Closed cliangyu closed 2 years ago

cliangyu commented 2 years ago

Hi! Thank you for your great work.

When I was distilling with my own dataset, there was very large loss (iter = 0490) and negative learning rate.

Could you help me figure out what is happening here? What hyperparameters should be adjusted in such case?
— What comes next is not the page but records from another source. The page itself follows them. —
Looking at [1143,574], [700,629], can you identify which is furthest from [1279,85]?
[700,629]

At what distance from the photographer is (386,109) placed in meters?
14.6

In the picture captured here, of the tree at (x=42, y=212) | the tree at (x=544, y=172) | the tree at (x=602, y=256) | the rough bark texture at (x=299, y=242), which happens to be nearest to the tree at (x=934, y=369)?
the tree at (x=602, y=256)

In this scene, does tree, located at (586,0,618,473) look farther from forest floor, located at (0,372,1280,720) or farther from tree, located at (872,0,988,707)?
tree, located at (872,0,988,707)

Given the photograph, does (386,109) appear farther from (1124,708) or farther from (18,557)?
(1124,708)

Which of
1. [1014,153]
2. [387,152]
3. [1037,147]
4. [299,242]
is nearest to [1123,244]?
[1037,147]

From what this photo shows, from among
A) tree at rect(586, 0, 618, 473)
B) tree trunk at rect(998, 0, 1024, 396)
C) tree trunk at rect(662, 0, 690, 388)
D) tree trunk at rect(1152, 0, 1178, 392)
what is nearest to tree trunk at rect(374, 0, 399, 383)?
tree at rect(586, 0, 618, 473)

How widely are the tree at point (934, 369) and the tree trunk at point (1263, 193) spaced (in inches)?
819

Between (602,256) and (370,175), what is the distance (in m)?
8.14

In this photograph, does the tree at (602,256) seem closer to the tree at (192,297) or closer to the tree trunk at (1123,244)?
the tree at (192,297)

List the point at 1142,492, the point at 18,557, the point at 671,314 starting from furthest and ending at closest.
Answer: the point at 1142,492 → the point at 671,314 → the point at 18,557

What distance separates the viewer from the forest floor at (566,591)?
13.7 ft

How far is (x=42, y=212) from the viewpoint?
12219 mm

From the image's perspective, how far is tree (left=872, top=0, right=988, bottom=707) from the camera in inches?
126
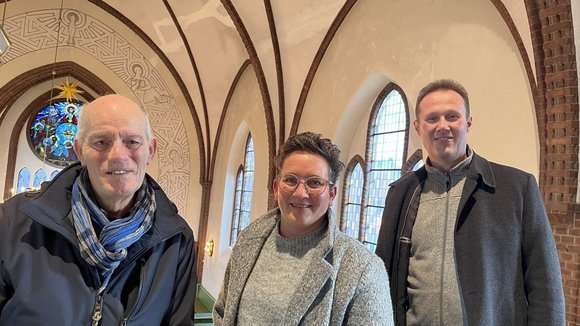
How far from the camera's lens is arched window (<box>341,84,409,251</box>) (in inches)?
240

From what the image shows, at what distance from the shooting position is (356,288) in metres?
1.56

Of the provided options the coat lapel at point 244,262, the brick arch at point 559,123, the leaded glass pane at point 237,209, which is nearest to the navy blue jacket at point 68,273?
the coat lapel at point 244,262

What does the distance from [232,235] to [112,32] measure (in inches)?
259

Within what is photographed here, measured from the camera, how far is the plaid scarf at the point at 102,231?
1478mm

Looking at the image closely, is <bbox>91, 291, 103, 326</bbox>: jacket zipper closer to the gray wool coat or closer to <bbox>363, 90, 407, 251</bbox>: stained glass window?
the gray wool coat

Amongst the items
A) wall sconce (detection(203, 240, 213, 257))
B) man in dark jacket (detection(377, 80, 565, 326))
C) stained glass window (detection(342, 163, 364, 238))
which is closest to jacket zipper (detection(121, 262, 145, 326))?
man in dark jacket (detection(377, 80, 565, 326))

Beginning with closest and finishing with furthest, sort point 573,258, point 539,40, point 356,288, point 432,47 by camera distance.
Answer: point 356,288, point 573,258, point 539,40, point 432,47

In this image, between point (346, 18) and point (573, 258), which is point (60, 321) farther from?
point (346, 18)

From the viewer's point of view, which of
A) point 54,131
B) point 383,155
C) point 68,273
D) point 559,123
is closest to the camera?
point 68,273

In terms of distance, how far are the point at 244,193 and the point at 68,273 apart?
1029 cm

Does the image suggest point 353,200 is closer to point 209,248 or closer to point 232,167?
point 232,167

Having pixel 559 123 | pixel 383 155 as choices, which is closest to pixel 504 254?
pixel 559 123

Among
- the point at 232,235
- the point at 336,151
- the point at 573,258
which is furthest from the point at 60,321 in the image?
the point at 232,235

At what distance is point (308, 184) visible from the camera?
1648 millimetres
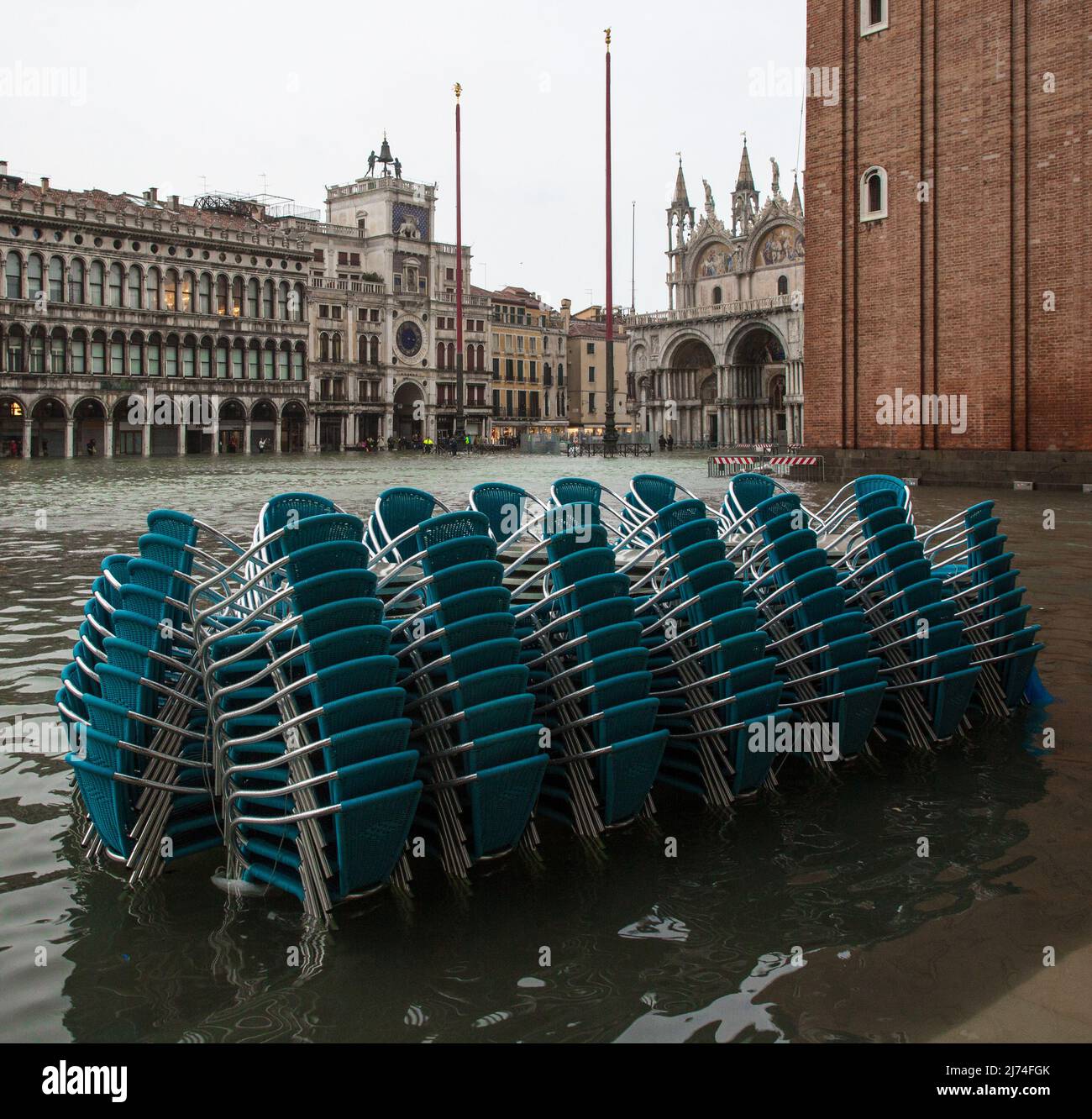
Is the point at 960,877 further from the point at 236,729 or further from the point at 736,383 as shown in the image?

Can we implement anything in code to prevent negative LR?

Thank you!

Evaluate 5 random ConvNetD4, mean = 0.2429 std = 0.0080
-------------------------
[2022-08-14 00:29:04] iter = 0400, loss = 1.2390[2022-08-14 00:29:12] iter = 0410, loss = 1.3564
[2022-08-14 00:29:19] iter = 0420, loss = 1.5845
[2022-08-14 00:29:27] iter = 0430, loss = 0.9945
[2022-08-14 00:29:35] iter = 0440, loss = 1.4876
[2022-08-14 00:29:43] iter = 0450, loss = 1.0734
[2022-08-14 00:29:51] iter = 0460, loss = 1.9312
[2022-08-14 00:29:58] iter = 0470, loss = 1.0497
[2022-08-14 00:30:06] iter = 0480, loss = 16.3134
[2022-08-14 00:30:14] iter = 0490, loss = 23.7197
-------------------------
Evaluation
model_train = ConvNetD4, model_eval = ConvNetD4, iteration = 500
DSA augmentation strategy:  color_crop_cutout_flip_scale_rotateDSA augmentation parameters: 
 {'aug_mode': 'S', 'prob_flip': 0.5, 'ratio_scale': 1.2, 'ratio_rotate': 15.0, 'ratio_crop_pad': 0.125, 'ratio_cutout': 0.5, 'ratio_noise': 0.05, 'brightness': 1.0, 'saturation': 2.0, 'contrast': 0.5, 'batchmode': False, 'latestseed': -1}Traceback (most recent call last):
  File "/media/ntu/volume1/home/s121md302_06/workspace/code/mtt-distillation/distill.py", line 496, in <module>
    main(args)
  File "/media/ntu/volume1/home/s121md302_06/workspace/code/mtt-distillation/distill.py", line 227, in main
    _, acc_train, acc_test = evaluate_synset(it_eval, net_eval, image_syn_eval, label_syn_eval, testloader, args, texture=args.texture)
  File "/media/ntu/volume1/home/s121md302_06/workspace/code/mtt-distillation/utils.py", line 400, in evaluate_synset
    optimizer = torch.optim.SGD(net.parameters(), lr=lr, momentum=0.9, weight_decay=0.0005)
  File "/media/ntu/volume1/home/s121md302_06/anaconda3/envs/distillation/lib/python3.9/site-packages/torch/optim/sgd.py", line 91, in __init__
    raise ValueError("Invalid learning rate: {}".format(lr))
ValueError: Invalid learning rate: -0.00048201243043877184
GeorgeCazenavette commented 2 years ago

Hello!

You could wrap the learning rate in an absolute value, but that would not solve the underlying issue.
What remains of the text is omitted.